Defining Efficiency in a Global Fleet
Beata opened by framing Google’s data centers as a singular “planet-wide computer,” where efficiency translates to minimizing operational costs—servers, CPU, memory, data centers, and electricity. Key metrics like fleet-wide utilization, CPU/RAM allocation, and growth rate serve as proxies for these costs, though they are imperfect, often masking quality issues like inflated memory usage. Beata stressed that efficiency begins at the service level, where individual jobs must optimize resource consumption, and extends to the fleet through an ecosystem that maximizes resource sharing. This dual approach ensures that savings at the micro level scale globally, a principle applicable even to smaller organizations.
Auto-Scaling: Balancing Utilization and Reliability
Jacek, a member of Google’s Autopilot team, delved into auto-scaling, a critical mechanism for achieving high utilization without compromising reliability. Autopilot’s vertical scaling adjusts resource limits (CPU/memory) for fixed replicas, while horizontal scaling modifies replica counts. Jacek presented data from an Autopilot paper, showing that auto-scaled services maintain memory slack below 20% for median cases, compared to over 60% for manually managed services. Crucially, automation reduces outage risks by dynamically adjusting limits, as demonstrated in a real-world case where Autopilot preempted a memory-induced crash. However, auto-scaling introduces complexity, particularly feedback loops, where overzealous caching or load shedding can destabilize resource allocation, requiring careful integration with application-specific metrics.
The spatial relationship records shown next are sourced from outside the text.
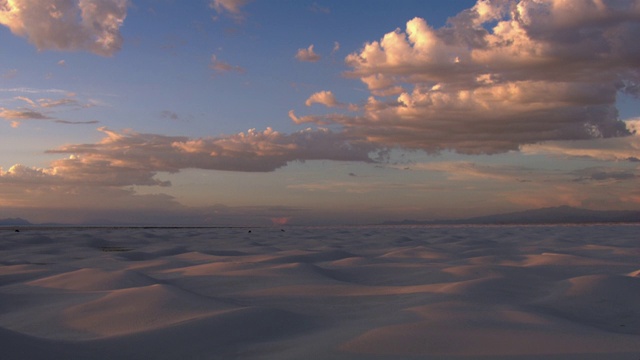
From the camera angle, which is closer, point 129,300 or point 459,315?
point 459,315

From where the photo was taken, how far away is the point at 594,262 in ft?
18.4

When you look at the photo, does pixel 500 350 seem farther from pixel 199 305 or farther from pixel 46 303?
→ pixel 46 303

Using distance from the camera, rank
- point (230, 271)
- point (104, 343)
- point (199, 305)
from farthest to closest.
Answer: point (230, 271)
point (199, 305)
point (104, 343)

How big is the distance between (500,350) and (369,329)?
0.60 metres

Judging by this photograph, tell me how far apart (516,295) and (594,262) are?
2.58 metres

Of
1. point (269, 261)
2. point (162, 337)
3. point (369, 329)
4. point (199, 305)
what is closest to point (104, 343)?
point (162, 337)

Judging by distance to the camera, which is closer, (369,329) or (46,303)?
(369,329)

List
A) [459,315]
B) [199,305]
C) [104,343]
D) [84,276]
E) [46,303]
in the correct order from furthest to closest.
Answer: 1. [84,276]
2. [46,303]
3. [199,305]
4. [459,315]
5. [104,343]

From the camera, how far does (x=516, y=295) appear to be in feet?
11.7

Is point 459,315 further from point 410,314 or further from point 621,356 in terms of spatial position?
point 621,356

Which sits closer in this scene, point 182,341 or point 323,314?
point 182,341

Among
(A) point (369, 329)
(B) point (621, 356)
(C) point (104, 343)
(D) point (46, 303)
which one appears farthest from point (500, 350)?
(D) point (46, 303)

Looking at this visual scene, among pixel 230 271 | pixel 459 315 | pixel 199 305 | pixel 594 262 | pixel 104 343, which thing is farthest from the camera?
pixel 594 262

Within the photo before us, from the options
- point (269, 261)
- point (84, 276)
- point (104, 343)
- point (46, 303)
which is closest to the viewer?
point (104, 343)
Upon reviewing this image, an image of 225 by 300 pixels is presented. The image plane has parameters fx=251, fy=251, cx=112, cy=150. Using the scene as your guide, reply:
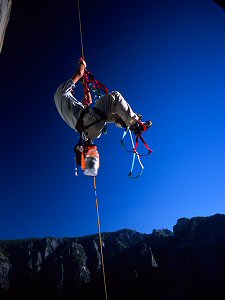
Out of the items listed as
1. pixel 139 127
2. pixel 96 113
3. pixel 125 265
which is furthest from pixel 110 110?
pixel 125 265

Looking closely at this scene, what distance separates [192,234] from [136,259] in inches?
649

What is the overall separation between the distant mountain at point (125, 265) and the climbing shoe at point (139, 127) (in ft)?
A: 183

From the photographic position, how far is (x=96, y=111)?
4625mm

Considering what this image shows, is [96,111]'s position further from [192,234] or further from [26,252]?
[26,252]

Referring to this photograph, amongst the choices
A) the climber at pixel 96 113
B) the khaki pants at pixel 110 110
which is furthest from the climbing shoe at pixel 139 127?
the khaki pants at pixel 110 110

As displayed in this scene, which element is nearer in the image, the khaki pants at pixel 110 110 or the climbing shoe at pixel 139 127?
the khaki pants at pixel 110 110

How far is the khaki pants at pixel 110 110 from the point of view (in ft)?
15.1

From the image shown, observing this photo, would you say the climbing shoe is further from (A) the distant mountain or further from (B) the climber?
(A) the distant mountain

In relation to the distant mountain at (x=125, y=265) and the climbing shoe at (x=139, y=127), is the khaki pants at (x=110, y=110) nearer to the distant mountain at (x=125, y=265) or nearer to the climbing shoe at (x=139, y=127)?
the climbing shoe at (x=139, y=127)

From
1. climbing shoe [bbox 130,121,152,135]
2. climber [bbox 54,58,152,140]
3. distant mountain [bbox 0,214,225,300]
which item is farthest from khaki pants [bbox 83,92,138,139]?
distant mountain [bbox 0,214,225,300]

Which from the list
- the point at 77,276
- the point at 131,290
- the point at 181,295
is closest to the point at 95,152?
the point at 181,295

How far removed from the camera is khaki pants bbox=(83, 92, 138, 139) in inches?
181

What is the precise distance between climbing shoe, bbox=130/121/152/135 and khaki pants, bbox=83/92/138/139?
15 centimetres

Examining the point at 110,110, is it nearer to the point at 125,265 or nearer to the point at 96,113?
the point at 96,113
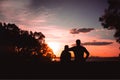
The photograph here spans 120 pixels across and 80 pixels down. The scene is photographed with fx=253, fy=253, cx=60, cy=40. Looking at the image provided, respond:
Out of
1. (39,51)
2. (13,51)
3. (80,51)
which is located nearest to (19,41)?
(13,51)

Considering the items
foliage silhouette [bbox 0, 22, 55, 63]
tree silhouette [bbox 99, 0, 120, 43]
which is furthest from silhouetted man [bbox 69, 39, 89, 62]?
foliage silhouette [bbox 0, 22, 55, 63]

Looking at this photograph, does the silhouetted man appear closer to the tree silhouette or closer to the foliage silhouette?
the tree silhouette

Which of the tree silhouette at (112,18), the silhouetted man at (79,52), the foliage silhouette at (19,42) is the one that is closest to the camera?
the silhouetted man at (79,52)

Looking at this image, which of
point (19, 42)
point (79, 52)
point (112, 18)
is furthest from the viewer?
point (19, 42)

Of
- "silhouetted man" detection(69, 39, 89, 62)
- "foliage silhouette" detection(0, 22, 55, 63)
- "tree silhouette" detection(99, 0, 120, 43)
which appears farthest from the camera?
"foliage silhouette" detection(0, 22, 55, 63)

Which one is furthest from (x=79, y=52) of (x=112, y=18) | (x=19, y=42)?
(x=19, y=42)

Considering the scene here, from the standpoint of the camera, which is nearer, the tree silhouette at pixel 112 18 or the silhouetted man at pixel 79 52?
the silhouetted man at pixel 79 52

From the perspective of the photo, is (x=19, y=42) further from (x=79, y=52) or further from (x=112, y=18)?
(x=79, y=52)

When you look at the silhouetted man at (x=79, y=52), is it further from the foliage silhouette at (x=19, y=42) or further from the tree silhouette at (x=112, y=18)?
the foliage silhouette at (x=19, y=42)

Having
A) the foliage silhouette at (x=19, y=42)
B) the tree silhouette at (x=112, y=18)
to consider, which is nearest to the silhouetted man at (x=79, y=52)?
the tree silhouette at (x=112, y=18)

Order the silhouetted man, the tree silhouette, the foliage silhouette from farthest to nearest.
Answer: the foliage silhouette < the tree silhouette < the silhouetted man

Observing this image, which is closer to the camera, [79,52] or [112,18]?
[79,52]

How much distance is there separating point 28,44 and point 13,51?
4975mm

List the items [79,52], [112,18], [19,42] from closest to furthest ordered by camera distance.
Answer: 1. [79,52]
2. [112,18]
3. [19,42]
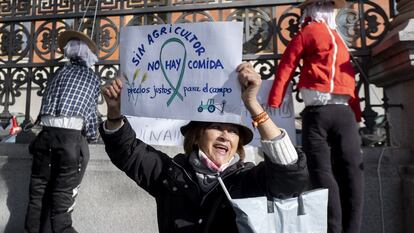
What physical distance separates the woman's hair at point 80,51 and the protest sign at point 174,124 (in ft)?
2.69

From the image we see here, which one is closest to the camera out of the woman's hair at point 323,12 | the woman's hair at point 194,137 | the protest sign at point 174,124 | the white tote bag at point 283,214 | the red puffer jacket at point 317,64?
the white tote bag at point 283,214

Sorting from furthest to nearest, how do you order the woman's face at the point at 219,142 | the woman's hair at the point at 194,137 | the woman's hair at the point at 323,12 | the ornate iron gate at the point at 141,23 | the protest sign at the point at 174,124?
the ornate iron gate at the point at 141,23 → the protest sign at the point at 174,124 → the woman's hair at the point at 323,12 → the woman's hair at the point at 194,137 → the woman's face at the point at 219,142

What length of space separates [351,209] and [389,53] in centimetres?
159

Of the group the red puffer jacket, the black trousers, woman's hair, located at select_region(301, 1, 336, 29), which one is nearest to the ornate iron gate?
woman's hair, located at select_region(301, 1, 336, 29)

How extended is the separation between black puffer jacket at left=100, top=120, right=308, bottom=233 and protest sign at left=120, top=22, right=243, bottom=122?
213mm

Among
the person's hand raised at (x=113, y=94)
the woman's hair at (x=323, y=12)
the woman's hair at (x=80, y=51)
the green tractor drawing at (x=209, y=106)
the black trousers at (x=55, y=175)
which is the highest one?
the woman's hair at (x=323, y=12)

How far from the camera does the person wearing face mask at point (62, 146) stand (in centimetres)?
349

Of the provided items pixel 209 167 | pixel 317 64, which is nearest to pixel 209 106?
pixel 209 167

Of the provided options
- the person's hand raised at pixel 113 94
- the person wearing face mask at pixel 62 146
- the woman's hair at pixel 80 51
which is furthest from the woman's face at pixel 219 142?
the woman's hair at pixel 80 51

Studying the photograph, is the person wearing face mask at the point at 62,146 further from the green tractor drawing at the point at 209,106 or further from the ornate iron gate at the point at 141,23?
the green tractor drawing at the point at 209,106

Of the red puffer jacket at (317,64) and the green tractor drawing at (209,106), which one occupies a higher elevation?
the red puffer jacket at (317,64)

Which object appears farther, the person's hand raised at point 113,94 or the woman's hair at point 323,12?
the woman's hair at point 323,12

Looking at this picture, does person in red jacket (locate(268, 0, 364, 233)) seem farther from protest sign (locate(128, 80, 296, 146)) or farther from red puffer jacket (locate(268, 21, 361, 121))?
protest sign (locate(128, 80, 296, 146))

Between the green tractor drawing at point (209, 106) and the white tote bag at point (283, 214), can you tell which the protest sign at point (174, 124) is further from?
the white tote bag at point (283, 214)
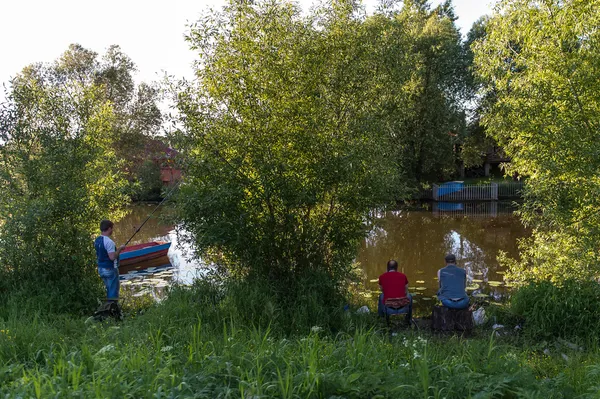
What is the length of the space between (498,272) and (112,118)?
9790 millimetres

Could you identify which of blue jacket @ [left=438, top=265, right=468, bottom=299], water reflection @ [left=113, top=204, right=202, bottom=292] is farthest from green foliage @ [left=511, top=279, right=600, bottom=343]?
water reflection @ [left=113, top=204, right=202, bottom=292]

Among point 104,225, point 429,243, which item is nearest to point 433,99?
point 429,243

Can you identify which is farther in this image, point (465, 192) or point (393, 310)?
point (465, 192)

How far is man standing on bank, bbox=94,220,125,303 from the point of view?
6676 mm

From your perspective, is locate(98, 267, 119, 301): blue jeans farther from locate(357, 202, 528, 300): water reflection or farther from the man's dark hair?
locate(357, 202, 528, 300): water reflection

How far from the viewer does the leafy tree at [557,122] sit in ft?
23.1

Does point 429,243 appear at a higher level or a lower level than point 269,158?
lower

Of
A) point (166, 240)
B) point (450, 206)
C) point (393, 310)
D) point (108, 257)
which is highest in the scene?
point (450, 206)

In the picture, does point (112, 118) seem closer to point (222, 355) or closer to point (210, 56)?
point (210, 56)

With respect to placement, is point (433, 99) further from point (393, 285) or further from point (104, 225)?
point (104, 225)

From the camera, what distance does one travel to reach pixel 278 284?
22.4 feet

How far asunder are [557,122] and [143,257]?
39.1ft

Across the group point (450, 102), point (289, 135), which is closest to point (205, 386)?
point (289, 135)

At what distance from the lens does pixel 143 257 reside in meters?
14.6
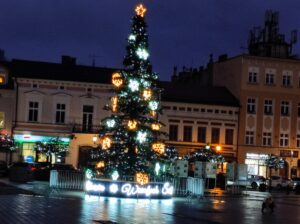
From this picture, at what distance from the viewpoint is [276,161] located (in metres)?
60.1

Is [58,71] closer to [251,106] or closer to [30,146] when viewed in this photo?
[30,146]

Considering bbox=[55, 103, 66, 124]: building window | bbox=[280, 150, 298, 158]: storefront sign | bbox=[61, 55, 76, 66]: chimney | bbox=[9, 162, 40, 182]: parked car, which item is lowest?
bbox=[9, 162, 40, 182]: parked car

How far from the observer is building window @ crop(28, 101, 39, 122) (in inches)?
2279

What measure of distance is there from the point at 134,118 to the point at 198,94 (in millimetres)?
33536

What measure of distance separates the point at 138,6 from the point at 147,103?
15.0 feet

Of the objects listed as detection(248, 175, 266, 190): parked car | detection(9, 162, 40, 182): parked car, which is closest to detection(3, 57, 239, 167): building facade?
detection(248, 175, 266, 190): parked car

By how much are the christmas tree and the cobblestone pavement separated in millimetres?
2798

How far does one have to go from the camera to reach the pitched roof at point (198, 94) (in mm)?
62562

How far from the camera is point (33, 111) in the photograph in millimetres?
57938

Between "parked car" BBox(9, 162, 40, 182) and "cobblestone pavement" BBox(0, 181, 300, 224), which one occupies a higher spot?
"parked car" BBox(9, 162, 40, 182)

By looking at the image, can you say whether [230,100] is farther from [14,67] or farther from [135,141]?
[135,141]

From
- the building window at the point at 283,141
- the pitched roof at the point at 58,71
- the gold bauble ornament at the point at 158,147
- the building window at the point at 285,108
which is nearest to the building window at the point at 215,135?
the building window at the point at 283,141

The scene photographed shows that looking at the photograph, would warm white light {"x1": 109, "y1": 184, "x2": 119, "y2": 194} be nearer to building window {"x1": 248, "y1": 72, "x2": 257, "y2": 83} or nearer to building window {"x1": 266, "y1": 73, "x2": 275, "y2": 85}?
building window {"x1": 248, "y1": 72, "x2": 257, "y2": 83}

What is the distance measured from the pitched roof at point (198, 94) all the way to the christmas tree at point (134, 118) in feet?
98.7
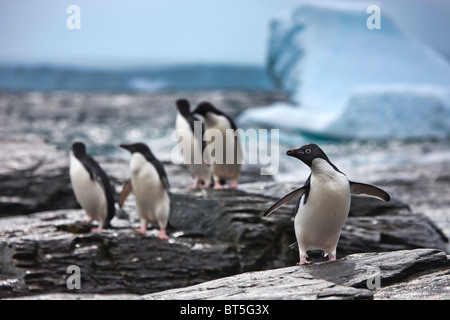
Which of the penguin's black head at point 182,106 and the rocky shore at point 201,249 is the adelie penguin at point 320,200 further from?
the penguin's black head at point 182,106

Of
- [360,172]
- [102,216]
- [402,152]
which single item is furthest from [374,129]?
[102,216]

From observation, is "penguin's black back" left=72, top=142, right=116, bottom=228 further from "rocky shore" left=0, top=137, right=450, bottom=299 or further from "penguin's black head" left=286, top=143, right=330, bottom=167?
"penguin's black head" left=286, top=143, right=330, bottom=167

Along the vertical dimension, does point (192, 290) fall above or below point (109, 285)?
above

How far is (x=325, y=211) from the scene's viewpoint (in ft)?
8.98

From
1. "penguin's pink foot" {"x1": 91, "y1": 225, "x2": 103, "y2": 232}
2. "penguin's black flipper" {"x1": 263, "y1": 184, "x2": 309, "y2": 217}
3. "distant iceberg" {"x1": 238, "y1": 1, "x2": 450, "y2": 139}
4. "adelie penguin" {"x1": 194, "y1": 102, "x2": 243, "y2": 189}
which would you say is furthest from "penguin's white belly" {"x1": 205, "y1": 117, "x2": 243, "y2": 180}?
"distant iceberg" {"x1": 238, "y1": 1, "x2": 450, "y2": 139}

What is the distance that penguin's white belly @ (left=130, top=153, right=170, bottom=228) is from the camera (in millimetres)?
3893

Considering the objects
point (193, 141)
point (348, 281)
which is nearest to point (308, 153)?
point (348, 281)

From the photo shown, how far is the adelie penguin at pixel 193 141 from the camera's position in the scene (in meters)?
4.53

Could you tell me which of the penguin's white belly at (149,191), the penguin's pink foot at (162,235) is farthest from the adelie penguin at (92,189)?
the penguin's pink foot at (162,235)

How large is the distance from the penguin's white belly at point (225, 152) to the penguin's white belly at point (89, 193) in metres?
0.84

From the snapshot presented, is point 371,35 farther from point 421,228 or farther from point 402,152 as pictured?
point 421,228

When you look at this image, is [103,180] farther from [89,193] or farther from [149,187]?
[149,187]

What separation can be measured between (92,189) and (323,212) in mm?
1797
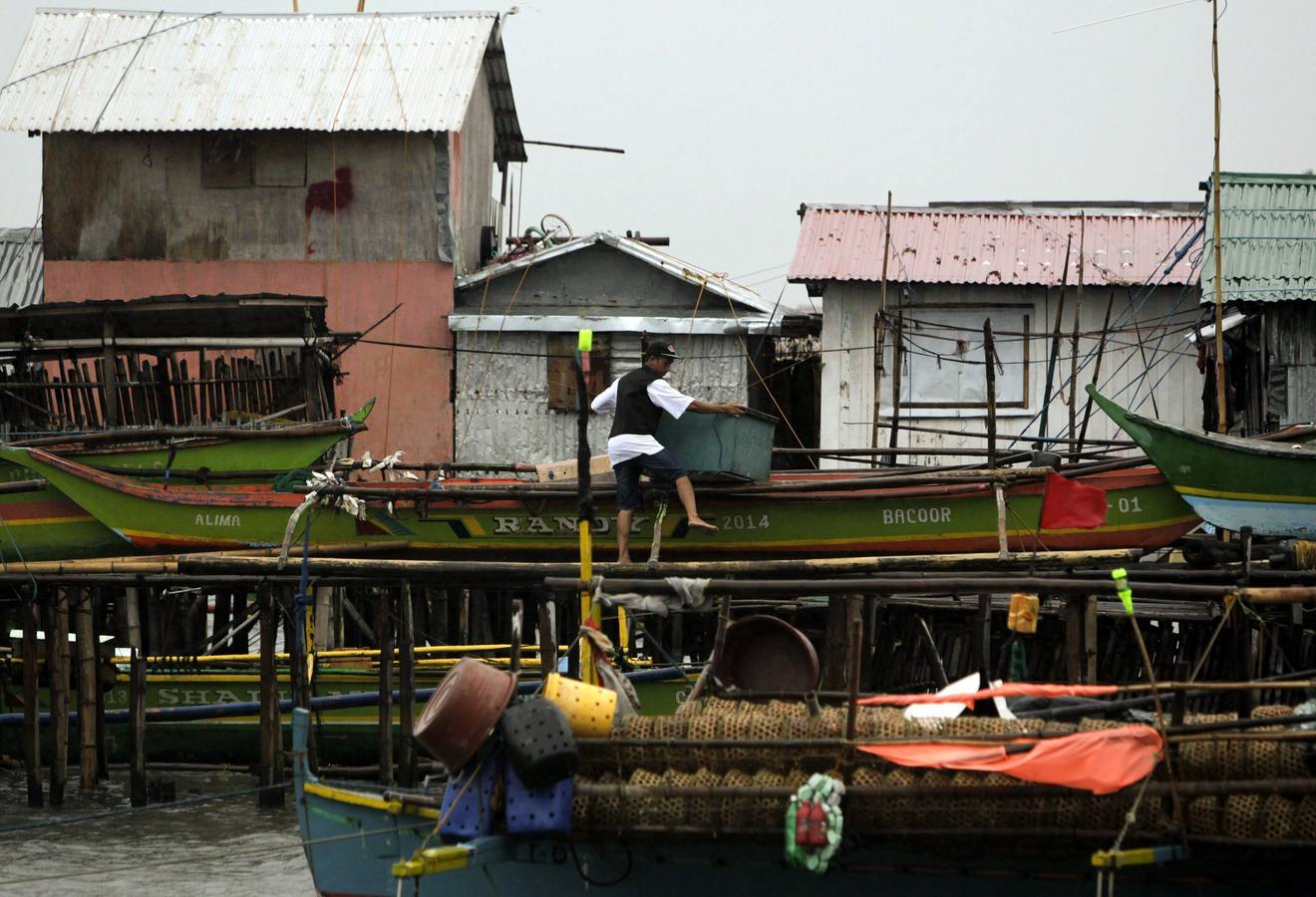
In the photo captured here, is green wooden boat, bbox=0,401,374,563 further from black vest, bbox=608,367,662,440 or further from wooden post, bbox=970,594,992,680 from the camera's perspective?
wooden post, bbox=970,594,992,680

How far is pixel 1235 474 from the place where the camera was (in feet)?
46.8

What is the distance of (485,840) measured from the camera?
9469 mm

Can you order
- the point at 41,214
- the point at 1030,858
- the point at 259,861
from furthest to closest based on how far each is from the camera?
1. the point at 41,214
2. the point at 259,861
3. the point at 1030,858

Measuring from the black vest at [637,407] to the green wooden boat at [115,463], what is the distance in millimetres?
3910

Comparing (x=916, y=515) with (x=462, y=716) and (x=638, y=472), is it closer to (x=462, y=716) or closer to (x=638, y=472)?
(x=638, y=472)

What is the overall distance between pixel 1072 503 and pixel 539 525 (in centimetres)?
484

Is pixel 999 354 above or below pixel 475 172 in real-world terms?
below

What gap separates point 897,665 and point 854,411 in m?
7.00

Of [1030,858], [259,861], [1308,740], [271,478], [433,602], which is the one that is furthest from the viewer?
[433,602]

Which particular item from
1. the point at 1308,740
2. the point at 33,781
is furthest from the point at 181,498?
the point at 1308,740

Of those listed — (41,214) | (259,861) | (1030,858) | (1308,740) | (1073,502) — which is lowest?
(259,861)

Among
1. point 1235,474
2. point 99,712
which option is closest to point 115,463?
point 99,712

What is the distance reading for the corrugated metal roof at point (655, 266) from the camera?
23.7 meters

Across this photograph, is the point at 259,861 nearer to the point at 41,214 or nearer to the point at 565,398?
the point at 565,398
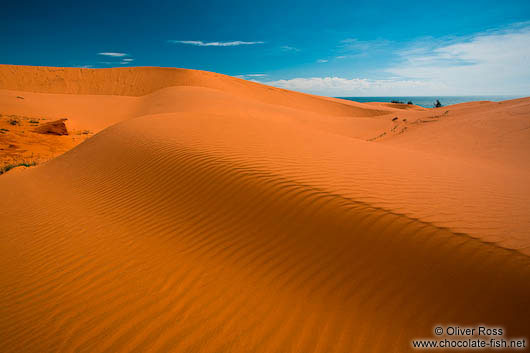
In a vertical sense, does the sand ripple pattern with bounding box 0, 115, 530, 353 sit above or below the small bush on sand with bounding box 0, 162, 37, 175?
below

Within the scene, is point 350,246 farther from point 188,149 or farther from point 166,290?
point 188,149

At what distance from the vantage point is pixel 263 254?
10.3 ft

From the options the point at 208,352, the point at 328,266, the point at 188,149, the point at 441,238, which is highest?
the point at 188,149

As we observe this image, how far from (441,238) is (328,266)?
3.94 feet

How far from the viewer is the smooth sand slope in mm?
2285

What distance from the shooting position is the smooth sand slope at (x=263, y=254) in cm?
229

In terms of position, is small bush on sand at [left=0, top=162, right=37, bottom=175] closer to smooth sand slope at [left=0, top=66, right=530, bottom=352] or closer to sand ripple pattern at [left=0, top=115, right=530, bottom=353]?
smooth sand slope at [left=0, top=66, right=530, bottom=352]

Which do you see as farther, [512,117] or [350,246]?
[512,117]

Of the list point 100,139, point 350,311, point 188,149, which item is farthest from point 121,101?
point 350,311

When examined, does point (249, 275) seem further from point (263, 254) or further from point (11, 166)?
point (11, 166)

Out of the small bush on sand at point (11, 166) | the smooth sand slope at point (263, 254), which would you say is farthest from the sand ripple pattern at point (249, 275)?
the small bush on sand at point (11, 166)

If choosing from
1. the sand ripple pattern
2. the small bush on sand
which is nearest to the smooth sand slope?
the sand ripple pattern

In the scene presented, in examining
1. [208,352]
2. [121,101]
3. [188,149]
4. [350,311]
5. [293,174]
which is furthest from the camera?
[121,101]

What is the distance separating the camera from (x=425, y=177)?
442 cm
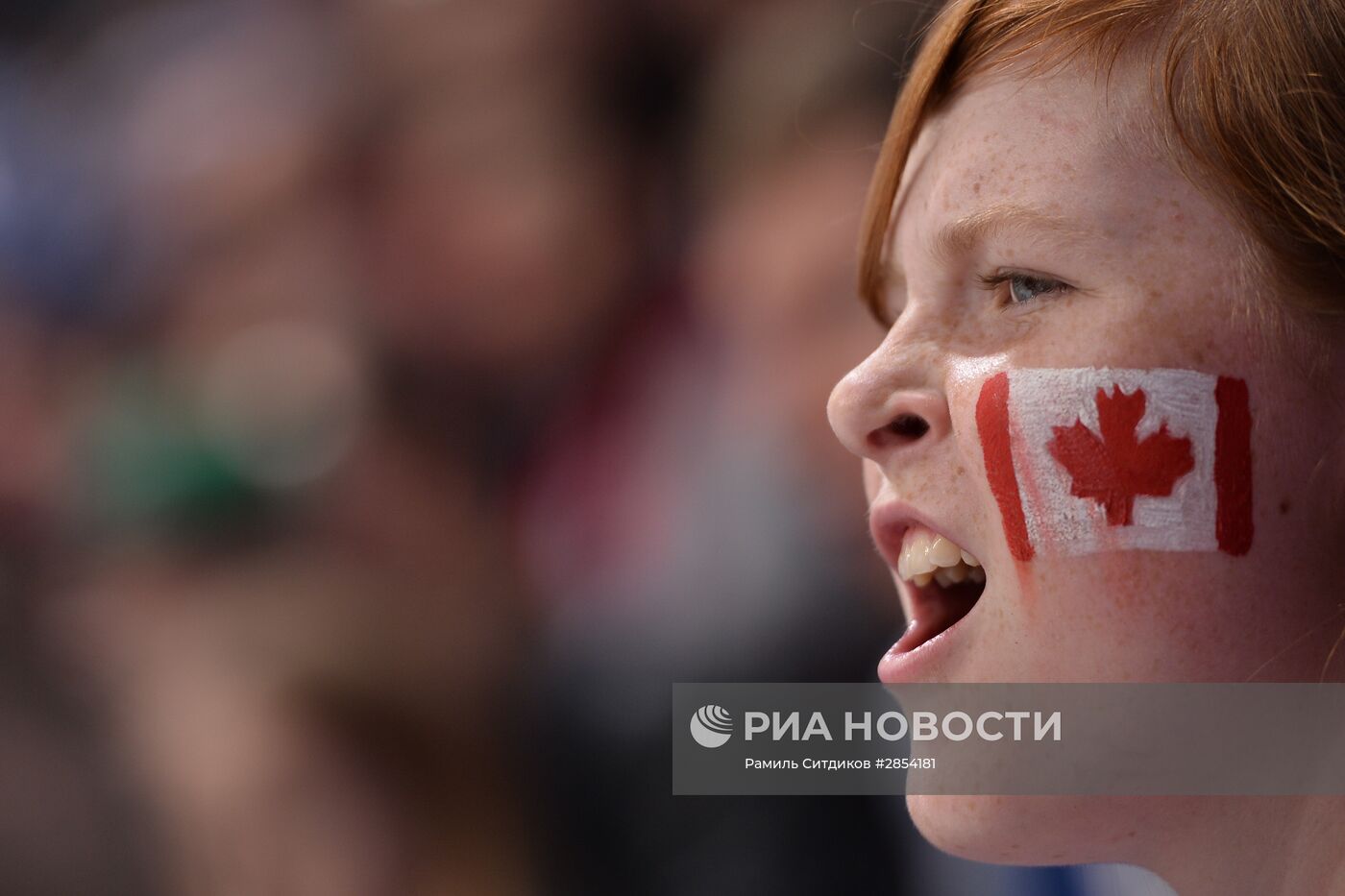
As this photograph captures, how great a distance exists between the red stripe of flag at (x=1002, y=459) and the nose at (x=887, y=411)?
0.10 feet

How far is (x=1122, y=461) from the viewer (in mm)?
559

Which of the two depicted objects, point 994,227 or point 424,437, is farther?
point 424,437

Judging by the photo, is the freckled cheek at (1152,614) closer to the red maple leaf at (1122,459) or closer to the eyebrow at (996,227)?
the red maple leaf at (1122,459)

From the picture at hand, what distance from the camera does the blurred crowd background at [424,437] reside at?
46.9 inches

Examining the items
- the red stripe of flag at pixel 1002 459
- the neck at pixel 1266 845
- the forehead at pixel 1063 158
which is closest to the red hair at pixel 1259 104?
the forehead at pixel 1063 158

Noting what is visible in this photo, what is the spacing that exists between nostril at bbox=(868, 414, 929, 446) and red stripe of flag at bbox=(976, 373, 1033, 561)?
5 cm

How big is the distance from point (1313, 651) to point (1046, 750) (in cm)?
13

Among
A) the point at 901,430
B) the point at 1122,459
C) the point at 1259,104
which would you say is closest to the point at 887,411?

Java-Specific Challenges in Auto-Scaling
The talk transitioned to language-specific hurdles, with Jacek highlighting Java’s unique challenges in auto-scaling environments. Just-in-Time (JIT) compilation during application startup spikes CPU usage, complicating horizontal scaling decisions. Memory management poses further issues, as Java’s heap size is static, and out-of-memory errors may be masked by garbage collection (GC) thrashing, where excessive CPU is devoted to GC rather than request handling. To address this, Google sets static heap sizes and auto-scales non-heap memory, though Jacek envisioned a future where Java aligns with other languages, eliminating heap-specific configurations. These insights underscore the need for language-aware auto-scaling strategies in heterogeneous environments.
Operational Strategies for Resource Reclamation
Beata concluded by discussing operational techniques like overcommit and workload colocation to reclaim unused resources. Overcommit leverages the low probability of simultaneous resource spikes across unrelated services, allowing Google to pack more workloads onto machines. Colocating high-priority serving jobs with lower-priority batch workloads enables resource reclamation, with batch tasks evicted when serving jobs demand capacity. A 2015 experiment demonstrated significant machine savings through colocation, a concept influencing Kubernetes’ design. These strategies, combined with auto-scaling, create a robust framework for efficiency, though they demand rigorous isolation to prevent interference between workloads.